### DIRECTIONS
[1] Answer these questions from the Pubroot text:
(a) What did the design assume about the roles of reviewer and submitter?
(b) In the first 90 days, which files are how Google is indexing Pubroot?
(c) What use showed traction in six weeks?
[2] Give a continuation of the Pubroot text, picking up after its final paragraph.

----- SELECTED EXCERPT

Zero-cost does not mean zero-accountability. Because every review is in git, every calibration drift leaves a record, every disagreement between reviewer and reader can be pinned to a SHA. A traditional journal cannot do this; Pubroot’s honest advantage is that its mistakes are public by construction.
The first “peer” to show up was a commenter, not a submitter. The design assumed reviewer and submitter were the same role, rotated through the pipeline. Reality: an external expert read an accepted article, replied on the issue thread with substantive follow-up, and gave us the single best data point about the topic in the corpus. The platform has to be built for that shape too.
The infrastructure layer is a distribution channel. /agents.txt ranks. /llms.txt ranks. In the first 90 days these files, not the article pages, are how Google is indexing Pubroot. If you are building anything agent-facing and expecting articles to carry SEO alone, you are leaving the easy win on the table.
The market might not be where we pointed the product. The architecture optimised for autonomous agents querying verified knowledge. The use that actually showed traction in six weeks was a solo builder using the pipeline as a dated, fact-checked notebook — and a defensive-disclosure engine. That is a different product. It is not worse, it is just not what the spec said.

----------
----- EXERCISE DATA

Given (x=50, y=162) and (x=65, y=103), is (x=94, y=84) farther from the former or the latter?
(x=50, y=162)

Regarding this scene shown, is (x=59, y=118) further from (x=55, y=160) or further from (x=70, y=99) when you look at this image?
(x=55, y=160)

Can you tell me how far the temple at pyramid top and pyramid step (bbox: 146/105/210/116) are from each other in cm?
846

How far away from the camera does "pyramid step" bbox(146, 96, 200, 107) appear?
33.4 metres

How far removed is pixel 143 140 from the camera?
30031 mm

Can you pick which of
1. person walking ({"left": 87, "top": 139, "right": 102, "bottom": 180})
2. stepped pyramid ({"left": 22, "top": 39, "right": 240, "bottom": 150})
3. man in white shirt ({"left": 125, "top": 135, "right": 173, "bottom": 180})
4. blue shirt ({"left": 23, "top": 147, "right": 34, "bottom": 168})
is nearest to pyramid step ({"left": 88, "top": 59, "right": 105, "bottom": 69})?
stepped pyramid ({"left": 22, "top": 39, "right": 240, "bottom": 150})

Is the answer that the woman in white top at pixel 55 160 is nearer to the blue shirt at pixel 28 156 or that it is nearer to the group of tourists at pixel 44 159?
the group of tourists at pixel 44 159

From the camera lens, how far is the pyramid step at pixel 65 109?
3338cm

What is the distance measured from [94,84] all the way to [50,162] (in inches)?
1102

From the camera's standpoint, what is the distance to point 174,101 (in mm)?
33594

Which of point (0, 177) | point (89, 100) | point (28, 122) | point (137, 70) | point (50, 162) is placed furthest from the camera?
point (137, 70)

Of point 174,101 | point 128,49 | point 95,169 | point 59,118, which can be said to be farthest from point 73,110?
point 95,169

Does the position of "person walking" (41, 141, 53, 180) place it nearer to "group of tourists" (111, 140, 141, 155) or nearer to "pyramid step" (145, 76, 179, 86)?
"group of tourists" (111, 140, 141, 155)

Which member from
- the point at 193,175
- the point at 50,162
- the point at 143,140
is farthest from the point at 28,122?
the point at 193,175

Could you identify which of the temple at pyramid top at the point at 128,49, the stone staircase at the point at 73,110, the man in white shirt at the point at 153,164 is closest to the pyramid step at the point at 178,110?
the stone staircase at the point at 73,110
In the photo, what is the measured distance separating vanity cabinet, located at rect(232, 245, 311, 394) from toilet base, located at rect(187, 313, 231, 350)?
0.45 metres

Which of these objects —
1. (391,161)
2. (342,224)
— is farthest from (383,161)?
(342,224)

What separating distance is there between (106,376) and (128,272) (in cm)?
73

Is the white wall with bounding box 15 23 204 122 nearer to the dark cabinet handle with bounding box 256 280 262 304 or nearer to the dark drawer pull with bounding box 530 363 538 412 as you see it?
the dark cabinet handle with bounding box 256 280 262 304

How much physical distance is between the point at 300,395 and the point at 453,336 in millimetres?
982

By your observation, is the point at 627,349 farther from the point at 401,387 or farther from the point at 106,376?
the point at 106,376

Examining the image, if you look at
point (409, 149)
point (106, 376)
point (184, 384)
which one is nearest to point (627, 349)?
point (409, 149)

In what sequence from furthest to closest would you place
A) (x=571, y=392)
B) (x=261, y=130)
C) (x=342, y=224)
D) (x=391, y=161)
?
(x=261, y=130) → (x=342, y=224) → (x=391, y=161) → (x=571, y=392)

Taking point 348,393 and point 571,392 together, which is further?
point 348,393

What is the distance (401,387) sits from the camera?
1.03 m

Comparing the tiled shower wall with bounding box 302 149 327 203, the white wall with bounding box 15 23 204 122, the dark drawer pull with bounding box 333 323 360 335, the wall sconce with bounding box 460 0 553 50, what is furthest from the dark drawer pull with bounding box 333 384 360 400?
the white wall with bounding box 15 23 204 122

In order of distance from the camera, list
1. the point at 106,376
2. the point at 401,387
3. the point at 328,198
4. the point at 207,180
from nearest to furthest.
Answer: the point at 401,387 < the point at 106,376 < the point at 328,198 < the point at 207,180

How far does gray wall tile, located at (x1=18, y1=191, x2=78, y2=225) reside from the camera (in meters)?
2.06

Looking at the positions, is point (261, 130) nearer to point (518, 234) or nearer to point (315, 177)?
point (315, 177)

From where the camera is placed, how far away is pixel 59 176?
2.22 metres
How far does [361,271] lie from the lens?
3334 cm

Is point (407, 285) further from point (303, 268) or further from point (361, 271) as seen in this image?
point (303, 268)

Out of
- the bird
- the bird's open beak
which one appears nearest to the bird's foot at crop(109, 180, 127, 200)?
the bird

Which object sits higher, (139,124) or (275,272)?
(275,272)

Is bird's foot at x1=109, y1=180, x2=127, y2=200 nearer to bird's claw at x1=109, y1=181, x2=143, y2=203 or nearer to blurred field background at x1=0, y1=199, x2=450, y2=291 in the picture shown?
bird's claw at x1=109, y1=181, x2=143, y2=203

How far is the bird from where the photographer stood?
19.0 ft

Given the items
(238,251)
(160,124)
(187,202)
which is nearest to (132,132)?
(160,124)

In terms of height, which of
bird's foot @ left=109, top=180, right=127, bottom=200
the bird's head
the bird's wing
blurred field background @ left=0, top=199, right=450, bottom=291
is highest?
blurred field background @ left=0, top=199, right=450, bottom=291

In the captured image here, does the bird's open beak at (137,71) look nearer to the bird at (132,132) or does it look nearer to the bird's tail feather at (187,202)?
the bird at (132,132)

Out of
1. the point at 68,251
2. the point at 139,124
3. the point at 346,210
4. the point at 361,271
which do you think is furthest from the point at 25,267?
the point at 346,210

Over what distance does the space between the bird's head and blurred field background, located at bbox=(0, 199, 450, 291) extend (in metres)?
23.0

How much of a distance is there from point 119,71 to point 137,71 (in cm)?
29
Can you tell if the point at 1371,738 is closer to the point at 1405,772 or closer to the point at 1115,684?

----------

### TASK-BY-TASK ANSWERS
[1]
(a) That reviewer and submitter were the same role, rotated through the pipeline.
(b) /agents.txt and /llms.txt, not the article pages.
(c) A solo builder using the pipeline as a dated, fact-checked notebook, and as a defensive-disclosure engine.

[2]
6. An honest roadmap

Condensed from the five lessons above, the next ninety days’ work on Pubroot should be, in order:

Ship the grounding-tier badge so the trust story matches what the pipeline actually does (§4.1).
Split reputation into submitter/commenter, credit external commenters on the paper page, and write a comment policy (§4.2).
Add a disclosure submission type with criteria tuned for defensive prior-art, and commit to keeping it a first-class shape of the journal (§4.3).
Freeze paid-acceleration, embeddings-v2, and the leaderboard until there is a second submitter (§4.2). Do not build demand infrastructure for absent demand.
Add server-side log counts for the agent endpoints (JSON files, /agents.txt, /llms.txt) and publish them quarterly alongside the calibration numbers (§4.4).
Own /agents.txt and /llms.txt as landing surfaces and publish a grounded article explaining the ecosystem to the people already searching for it (§4.5).
Publish this retrospective on pubroot.com and treat the 90-day mark as the first checkable milestone: same shape of evidence, at least one new submitter, at least one rejection, and at least three external commenters across the corpus — or we update the positioning.

Pubroot was built from a skeptical question — “I don’t see a clear business model for it” — and a very strong conviction that structured, grounded, agent-readable knowledge would matter. Six weeks in, the conviction is holding and the business-model question is still open. That is an honest place to be. The system works; the market is the next experiment.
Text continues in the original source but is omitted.